Она налила себе вина.

– Так странно – сидеть с тобой и пить одной.

Я пожал плечами.

– С чего вдруг ты стал отказывать себе в маленьких радостях?

– Тот год после Денвера выдался лихим. Я закидывался всем, до чего только руки доставали. Наливался до бровей. Однажды я очнулся в палате реанимации. Надо мной маячил перепуганный интерн с электродами от дефибриллятора в руках, и грудь у меня адски болела. И денег при мне не было ни гроша. – Я обвел руками интерьер. – Этот дом – все, что у меня осталось.

Она стала покачивать бокал в руке, не делая ни глотка.

Я придвинул фужер к ней.

– Все нормально. Меня это не волнует больше. Честно. – Я вдруг отчетливо ощутил усталость, клонящую меня к земле. – Ворчун? Открой нам панораму.

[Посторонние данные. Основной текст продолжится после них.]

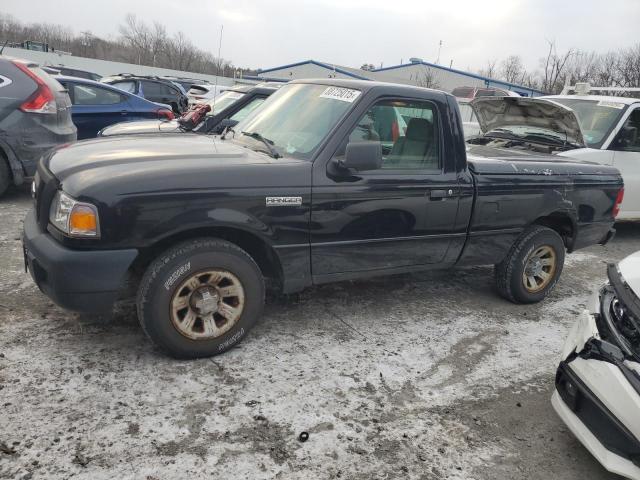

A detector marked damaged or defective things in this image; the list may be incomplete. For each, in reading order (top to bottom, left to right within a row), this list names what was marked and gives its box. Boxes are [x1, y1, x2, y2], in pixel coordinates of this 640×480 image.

damaged vehicle [25, 79, 624, 356]
damaged vehicle [552, 253, 640, 478]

Активная стена в мгновение ока превратилась в широкое окно, за которым цвела и пахла тихая ночь. Бледный полумесяц застыл над горами в окружении крохотных огоньков звезд. В южной стороне огни Большого Лос-Анджелеса окрашивали подбрюшье неба в причудливые цвета.

Рози ахнула.

– Вот поэтому я и люблю это место, – кивнул я, кладя ладонь на стол. Она вдруг подалась вперед и взяла меня за руку.

Ощущения были такие, словно я прикоснулся к живому электричеству. А потом мы стали целоваться. А потом – не только целоваться.

* * *

Рози я повстречал после концерта в Броктоне. Еще до «Не заставляй меня плакать» – моей единственной по-настоящему удачной песни. Никогда не понимал, как же мы оказались в одной постели той ночью.

И этой ночью – тоже, раз уж на то пошло.

Мы лежали вместе, и я чувствовал волнующую тяжесть ее округлостей, тепло ее бедер. Лицом она прижалась к моей груди – так, что я мог вдыхать запах ее волос, но не видел глаз. Меня это всегда немного забавляло, а немного и раздражало… но все равно послевкусие от того, что с нами произошло, было теплым, уютным, очень-очень приятным.

И все-таки… я ведь даже не желал случившегося.

– Рози?

Она издала неопределенный звук.

– Почему ты здесь?

Она вздохнула и перекатилась набок. Посмотрела на меня укоризненно.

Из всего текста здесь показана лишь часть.